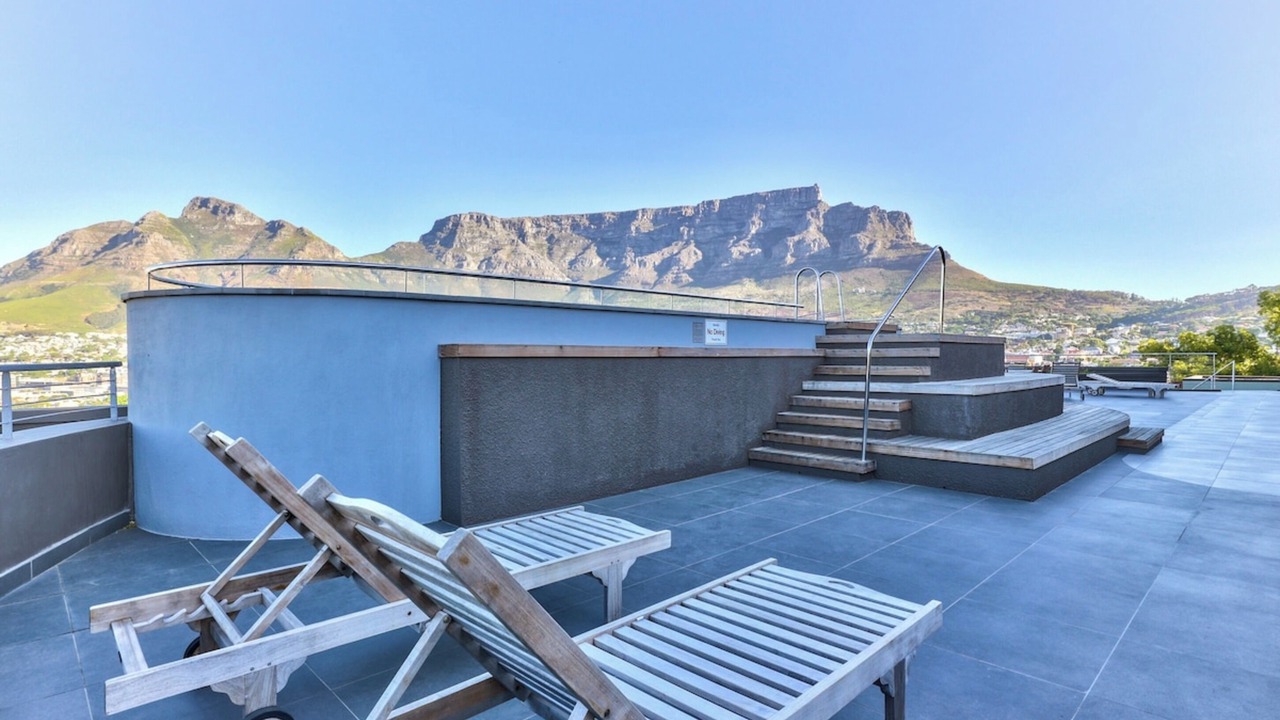 Photo of Patio Balcony in Flora Park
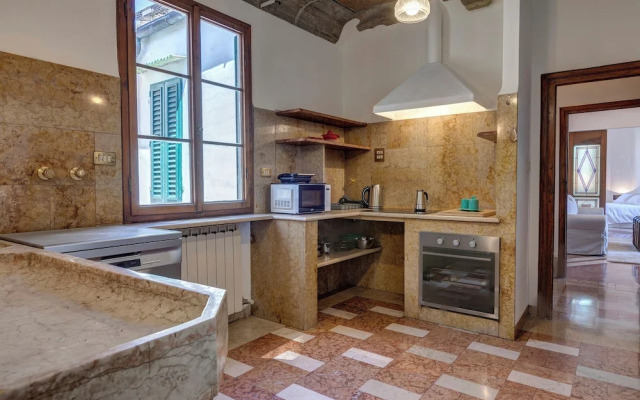 Palestro Apartment by Mamo Florence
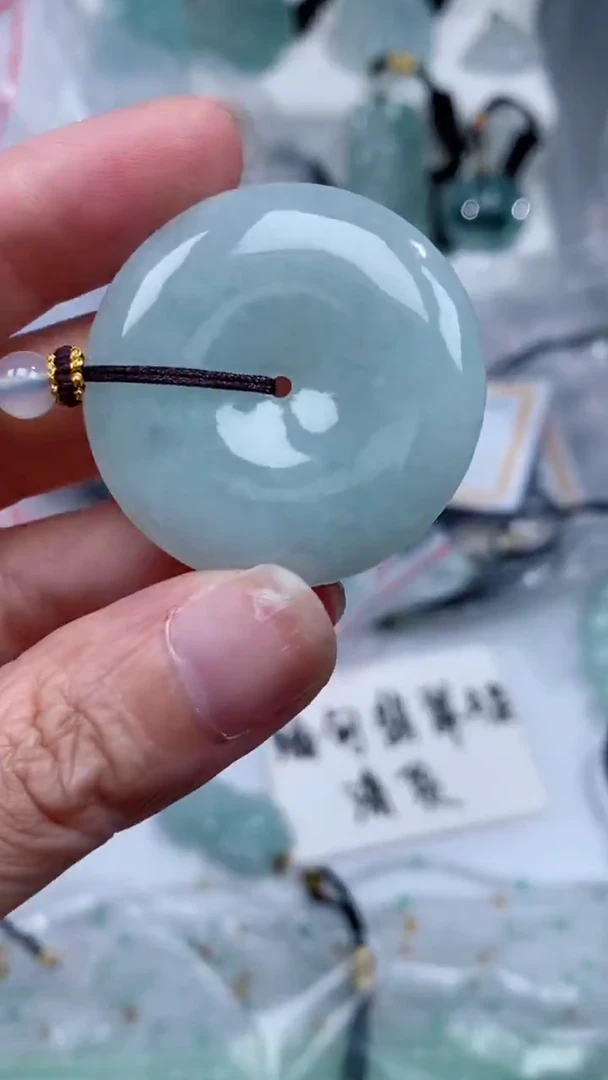 颈饰未镶嵌翡翠吊坠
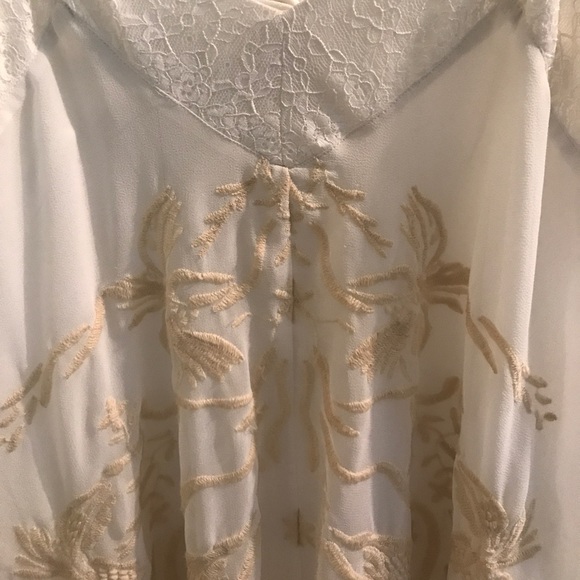White Embroidered Dress Size Small - Picture 2 of 5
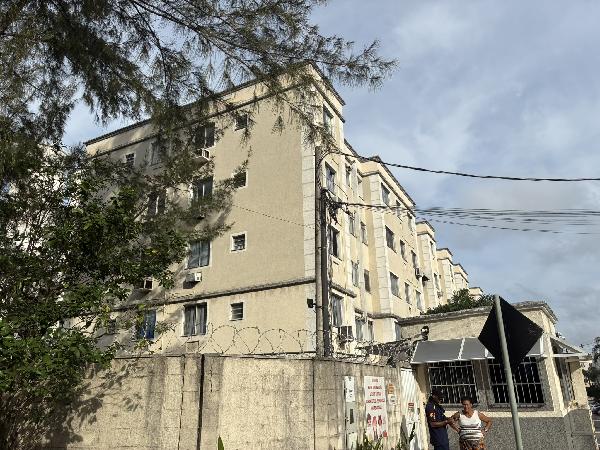 Vende-se em Rio De Janeiro-RJ  apto, 44.00 de área total, 44.00 de área privativa,  2_qto(s), WC, 1_sala(s), cozinha.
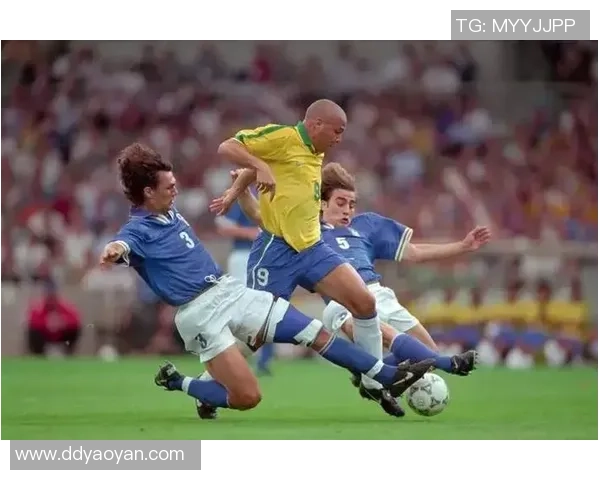 马丁闪耀绿茵赛场再掀狂潮展现足球巨星非凡魅力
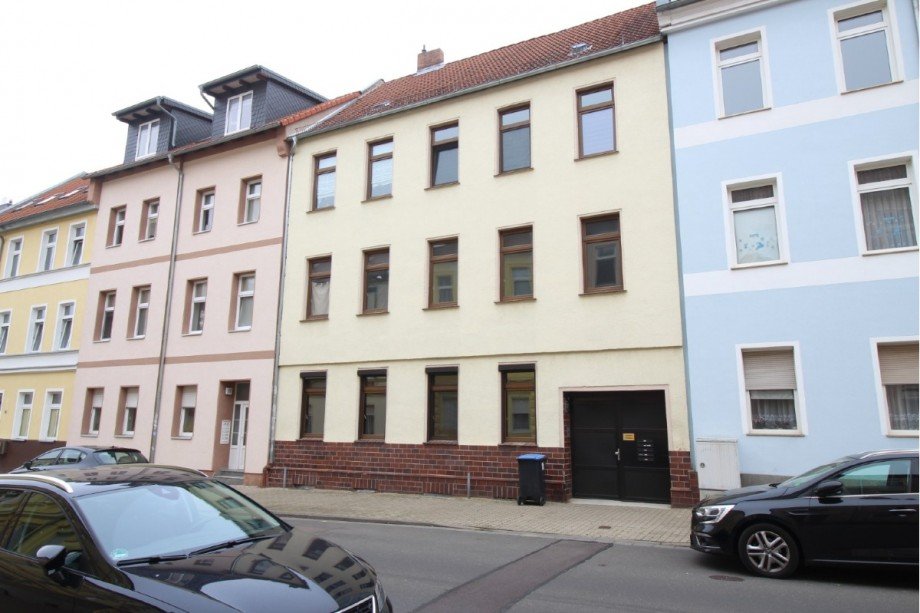Vorderansicht Mehrfamilienhaus K�then/ Anhalt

**********

- [What to produce]:
Could you repeat exactly the lines from the one containing "White Embroidered Dress" to the last line of the records, both included, and leave out every picture?

- [Written response]:
White Embroidered Dress Size Small - Picture 2 of 5
 Vende-se em Rio De Janeiro-RJ  apto, 44.00 de área total, 44.00 de área privativa,  2_qto(s), WC, 1_sala(s), cozinha.
 马丁闪耀绿茵赛场再掀狂潮展现足球巨星非凡魅力
Vorderansicht Mehrfamilienhaus K�then/ Anhalt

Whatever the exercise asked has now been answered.